Bad Blood in Georgian Bristol. The Murder of Sir John Dineley

£20.00

Description

Authors: Steve Poole and Nick Rogers

In 1741, Sir John Dineley, a gentleman with substantial west country land holdings was abducted on the streets of Bristol in broad daylight, rowed down the Avon to the Channel and forced onto a warship captained by his own brother, Samuel Goodere. There he was locked onto a cabin by Goodere and murdered by two hired seamen, Charles White and Matthew Mahony. Dineley’s death terminated a bitter and long running feud between the two brothers over the rightful inheritance of the family estates and their dwindling fortunes. Goodere was no criminal mastermind and there seemed little doubt of his guilt. He, White and Mahony were swiftly arrested, then tried and convicted at Bristol Assize and condemned to death by public hanging on St Michael’s Hill. Then Mahony’s body was placed inside an iron gibbet cage and suspended from a tall pole at the mouth of the Avon, a grim and permanent warning to all incoming shipping that murder would not be sanctioned.

The Bristol fratricide caused a national sensation in Georgian England. Numerous graphic pamphlet accounts of the trial and execution quickly followed, embellishing the gruesome details for an eager public, and digging back into the history of the feud. And a hundred years later, interest was rekindled when Richard Smith, chief surgeon at the Bristol Infirmary, collected Mahony’s remains from the Swatch for his medical museum and published a lengthy doggerel poem on the murder.

This book places the case in a wider context. It meticulously explores the Dineley/Goodere feud and carefully analyses both the murder and the trial. What persuaded Goodere that killing his brother was his only remaining option, and why did he make such little attempt to conceal it? Why was the Georgian public so captivated by the idea of ‘fratricide’, and how did the story of Mahony’s gibbet come to exert such a powerful influence over the city’s collective memory – and Richard Smith – a century later?

About the authors

Steve Poole is Professor of History and Heritage at the University of the West of England, Bristol and  has been Director of the University’s Regional History Centre since 2004. He is a commissioning editor for Redcliffe’s Studies in Regional History, producing the first of these, A City Built Upon the Water: Maritime Bristol, 1750-1900 in 2013. He has published widely on histories of criminality and protest in eighteenth and nineteenth century Britain, with particular emphasis on the South West and his books include The Politics of Regicide, 1750-1850: Troublesome Subjects (Manchester UP 2000), John Thelwall: Radical Romantic and Acquitted Felon (Pickering and Chatto, 2009) and, with Nicholas Rogers, Bristol From Below: Law, Authority and Protest in a Georgian City (Boydell, 2017). He is currently leading a major three-year research project on riots and crowd mobilisation during the 1831 Reform crisis, funded by the Economic and Social Research Council.

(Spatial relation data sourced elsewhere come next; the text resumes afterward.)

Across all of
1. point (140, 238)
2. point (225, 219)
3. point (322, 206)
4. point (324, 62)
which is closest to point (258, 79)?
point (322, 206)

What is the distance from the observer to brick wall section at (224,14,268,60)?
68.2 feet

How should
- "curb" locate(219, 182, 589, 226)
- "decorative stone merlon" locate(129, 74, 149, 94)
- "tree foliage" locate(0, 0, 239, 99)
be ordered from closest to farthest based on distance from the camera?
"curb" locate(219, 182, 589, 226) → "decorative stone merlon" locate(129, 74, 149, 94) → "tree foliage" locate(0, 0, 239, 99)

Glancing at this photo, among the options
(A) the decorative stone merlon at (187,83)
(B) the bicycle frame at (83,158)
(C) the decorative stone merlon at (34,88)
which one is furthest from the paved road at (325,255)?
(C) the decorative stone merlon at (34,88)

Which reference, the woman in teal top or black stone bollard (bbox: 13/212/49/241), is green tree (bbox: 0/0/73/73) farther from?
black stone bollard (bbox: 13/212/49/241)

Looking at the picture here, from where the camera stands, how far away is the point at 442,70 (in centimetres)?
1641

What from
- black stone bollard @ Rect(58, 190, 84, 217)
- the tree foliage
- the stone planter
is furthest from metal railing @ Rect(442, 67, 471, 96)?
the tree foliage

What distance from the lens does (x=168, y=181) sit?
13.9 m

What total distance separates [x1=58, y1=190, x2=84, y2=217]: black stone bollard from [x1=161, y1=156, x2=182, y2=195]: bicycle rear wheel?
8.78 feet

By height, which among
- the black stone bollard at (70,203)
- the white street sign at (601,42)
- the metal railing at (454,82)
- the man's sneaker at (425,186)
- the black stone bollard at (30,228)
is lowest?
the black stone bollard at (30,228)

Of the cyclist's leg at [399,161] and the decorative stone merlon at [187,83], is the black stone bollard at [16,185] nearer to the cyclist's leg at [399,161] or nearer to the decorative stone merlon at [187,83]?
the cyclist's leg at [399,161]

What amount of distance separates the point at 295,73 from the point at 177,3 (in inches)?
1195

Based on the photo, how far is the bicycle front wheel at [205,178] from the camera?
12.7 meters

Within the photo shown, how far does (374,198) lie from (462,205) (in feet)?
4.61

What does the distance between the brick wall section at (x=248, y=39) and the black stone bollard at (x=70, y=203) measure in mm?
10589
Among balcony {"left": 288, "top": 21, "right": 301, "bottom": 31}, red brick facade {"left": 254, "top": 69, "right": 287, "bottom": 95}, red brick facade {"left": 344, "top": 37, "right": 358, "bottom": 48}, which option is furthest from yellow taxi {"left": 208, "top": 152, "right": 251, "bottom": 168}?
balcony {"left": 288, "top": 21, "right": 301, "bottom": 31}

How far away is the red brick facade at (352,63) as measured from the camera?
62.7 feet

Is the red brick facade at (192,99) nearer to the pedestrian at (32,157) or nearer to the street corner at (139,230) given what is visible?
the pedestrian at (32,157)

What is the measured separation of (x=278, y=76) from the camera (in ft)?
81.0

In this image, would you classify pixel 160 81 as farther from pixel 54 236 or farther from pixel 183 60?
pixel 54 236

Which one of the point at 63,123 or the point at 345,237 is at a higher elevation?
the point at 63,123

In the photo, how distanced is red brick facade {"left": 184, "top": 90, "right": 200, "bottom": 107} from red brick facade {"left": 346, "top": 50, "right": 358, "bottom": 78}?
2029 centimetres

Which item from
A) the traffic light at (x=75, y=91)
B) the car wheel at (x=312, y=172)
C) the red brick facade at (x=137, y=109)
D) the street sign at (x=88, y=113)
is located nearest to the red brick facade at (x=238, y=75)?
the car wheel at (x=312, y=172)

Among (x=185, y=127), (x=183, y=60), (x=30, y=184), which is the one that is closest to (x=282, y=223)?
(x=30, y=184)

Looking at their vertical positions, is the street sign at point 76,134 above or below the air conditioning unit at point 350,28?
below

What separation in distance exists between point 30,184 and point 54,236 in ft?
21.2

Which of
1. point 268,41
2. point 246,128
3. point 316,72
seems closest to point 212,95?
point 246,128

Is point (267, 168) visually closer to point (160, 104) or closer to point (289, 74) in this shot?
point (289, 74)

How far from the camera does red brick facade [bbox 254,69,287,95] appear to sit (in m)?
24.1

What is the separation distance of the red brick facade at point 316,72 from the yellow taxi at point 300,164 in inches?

Nicholas Rogers is a Distinguished Research Professor Emeritus in the Department of History, York University, Toronto. He is the author of eight books on the eighteenth century and one on a cultural history of Halloween. Among the eight are Crowds, Culture and Politics in Georgian Britain (Oxford: Oxford UP, 1998) and Mayhem. Post-war Crime and Violence in Britain, 1748-1753 (New Haven: Yale UP, 2012), both of which won book awards. More recently he co-authored with Steve Poole, Bristol from Below: Law, Authority and Protest in a Georgian City (Woodbridge: Boydell Press, 2017) and wrote a microhistory of a slave-trade scandal, Murder on the Middle Passage. The Trial of Captain Kimber (Woodbridge: Boydell Press, 2020). From 2000-2005 he co-edited The Journal of British Studies with Professor James Epstein of Vanderbilt University, Nashville, TN. He is a Bristolian by birth.